> _GOAL OF THE EXERCISE_
Which lines in the records below contain the word "highest"? Copy each one, counting only matches with the same uppercase and lowercase letters.

> _DATASET EXTRACT_
[start]

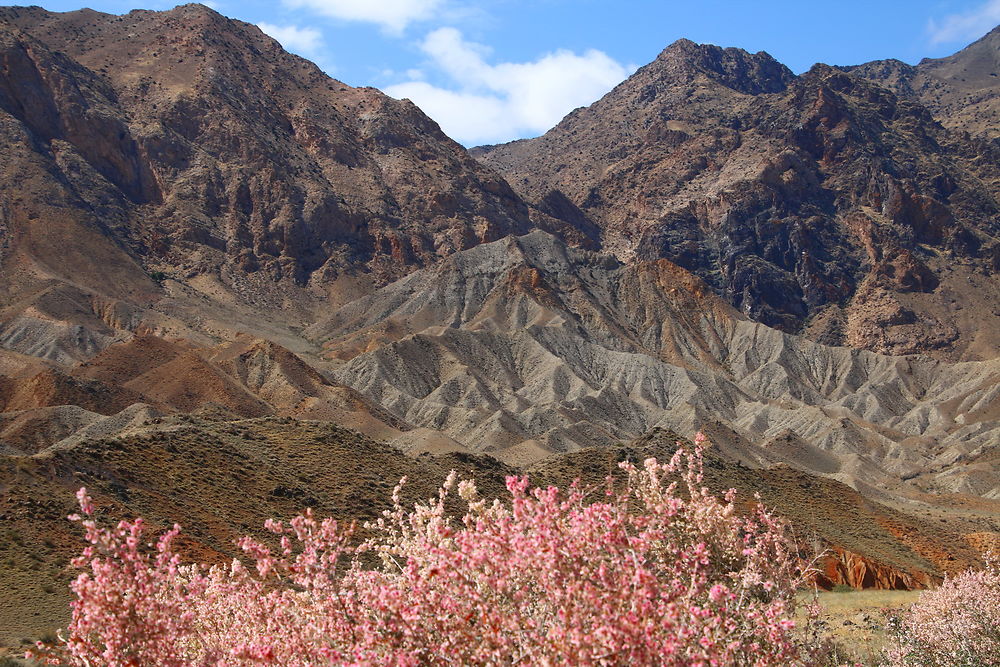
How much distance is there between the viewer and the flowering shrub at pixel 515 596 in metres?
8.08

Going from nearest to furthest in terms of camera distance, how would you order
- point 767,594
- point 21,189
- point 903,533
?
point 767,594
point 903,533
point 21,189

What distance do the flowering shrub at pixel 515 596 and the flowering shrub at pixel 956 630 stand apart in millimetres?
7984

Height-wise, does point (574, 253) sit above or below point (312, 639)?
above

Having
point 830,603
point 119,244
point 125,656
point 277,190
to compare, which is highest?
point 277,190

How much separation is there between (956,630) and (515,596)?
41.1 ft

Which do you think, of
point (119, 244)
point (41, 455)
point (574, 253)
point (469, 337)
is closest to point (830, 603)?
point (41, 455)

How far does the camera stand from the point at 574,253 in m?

[end]
[start]

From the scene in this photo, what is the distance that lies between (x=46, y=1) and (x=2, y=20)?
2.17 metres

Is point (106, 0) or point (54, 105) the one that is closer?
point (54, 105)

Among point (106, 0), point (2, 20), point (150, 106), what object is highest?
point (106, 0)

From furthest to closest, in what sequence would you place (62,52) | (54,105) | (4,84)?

[end]
[start]

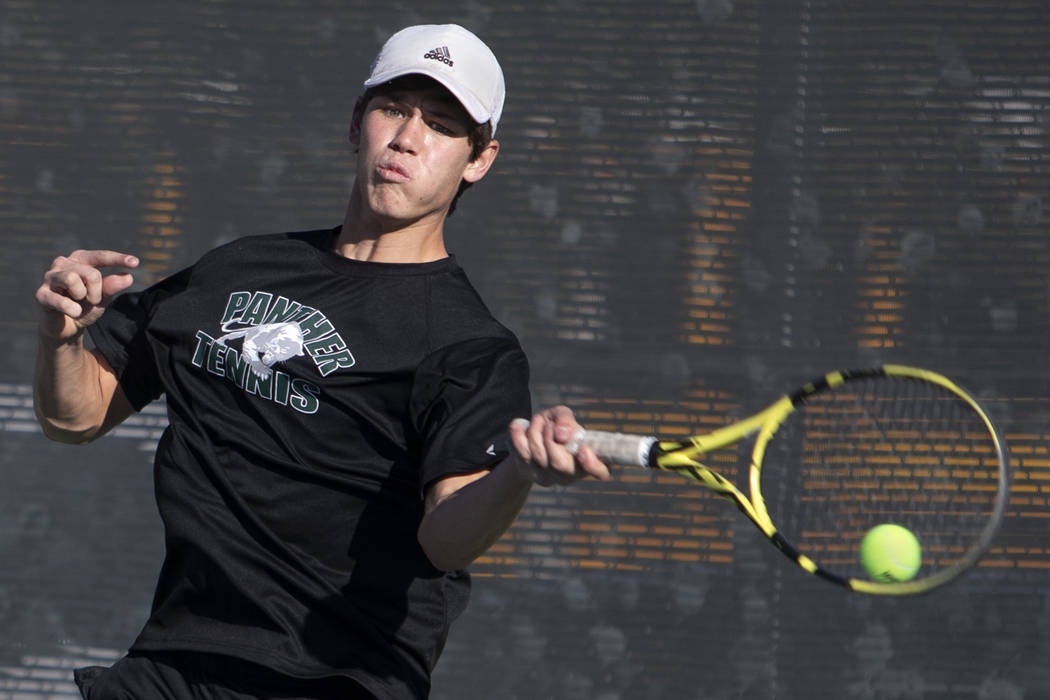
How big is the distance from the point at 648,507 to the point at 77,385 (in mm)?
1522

[end]

> _RESPONSE_
to compare, which is highest?
Among point (106, 0), point (2, 20), point (150, 106), what object is highest?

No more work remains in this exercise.